情けなくも、何とかしてくれという思いで皇毅に目をやると、彼は微かに苦笑して口を開いた。
「ともあれ、その花びらは、しばし宇山殿が保管されるのが宜しいかと。いずれにしましても時期外れであることは、間違いございませんので」
皇毅に話を振られた晟雅は、一瞬面食らったようにまばたきをしてから、神妙な様子で頷いた。
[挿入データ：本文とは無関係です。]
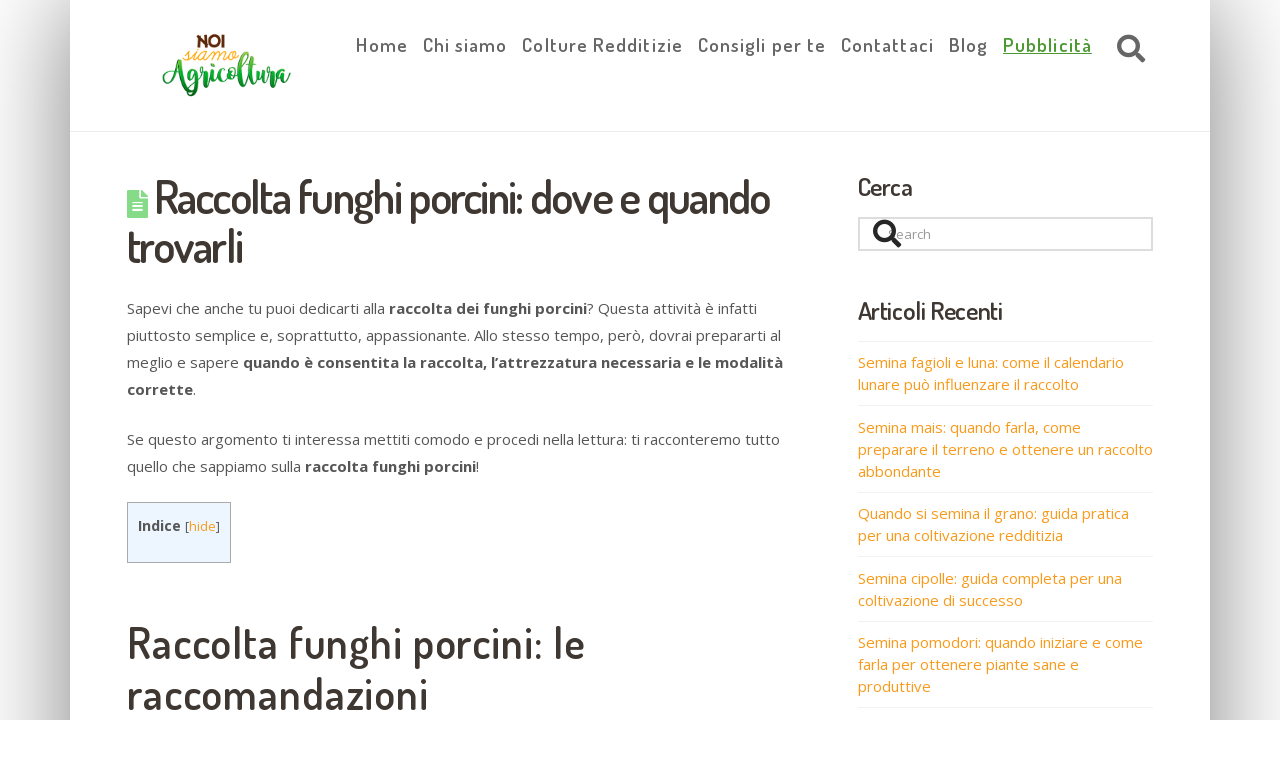

--- FILE ---
content_type: text/html; charset=utf-8
request_url: https://www.google.com/recaptcha/api2/aframe
body_size: 259
content:
<!DOCTYPE HTML><html><head><meta http-equiv="content-type" content="text/html; charset=UTF-8"></head><body><script nonce="jDr8sHyoQTKgG48wXEKxOA">/** Anti-fraud and anti-abuse applications only. See google.com/recaptcha */ try{var clients={'sodar':'https://pagead2.googlesyndication.com/pagead/sodar?'};window.addEventListener("message",function(a){try{if(a.source===window.parent){var b=JSON.parse(a.data);var c=clients[b['id']];if(c){var d=document.createElement('img');d.src=c+b['params']+'&rc='+(localStorage.getItem("rc::a")?sessionStorage.getItem("rc::b"):"");window.document.body.appendChild(d);sessionStorage.setItem("rc::e",parseInt(sessionStorage.getItem("rc::e")||0)+1);localStorage.setItem("rc::h",'1768677574222');}}}catch(b){}});window.parent.postMessage("_grecaptcha_ready", "*");}catch(b){}</script></body></html>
「そうだな。じきに雪も降ろうというのに、斯様なものが出てくるとは、考えにくいからな」
晟雅は元通りに花びらを懐紙で包み込むと、その合わせ目を軽く刀印で切った。
「念のために、雪乃。もしも今後も、怪しげなものを見つけたら、手を触れずにおきなさい。必ず俺が占るゆえ、下女たちにも触らぬように伝えておいてくれるか」
「承知いたしました。ですが、どうかご無理をなさいませぬように。兄上も……冬霞様も」
気後れ気味に向けられた眼差しに、体の内側で、何かがぶわっと震えた気がした。
「お心遣い、痛み入る」
そう答える声が、勝手に上ずった。
なぜか緩みそうになる口許を、そっと手で隠し、話題を逸らそうと膳に視線を移す。
「それよりも、せっかく姫にご用意いただいた夕餉です。はしたないとは思うが、早にいただきたいのだが」
「おお、そうだな。すまん、食べよう」
晟雅が箸を取り上げるのを見て、雪乃は気を取り直したように瓶子を手にして、紫翳の杯に傾ける。
注がれた酒に目礼し、雪乃が晟雅のほうへ瓶子を向けた隙に、こっそりと杯の影に溜息を隠した。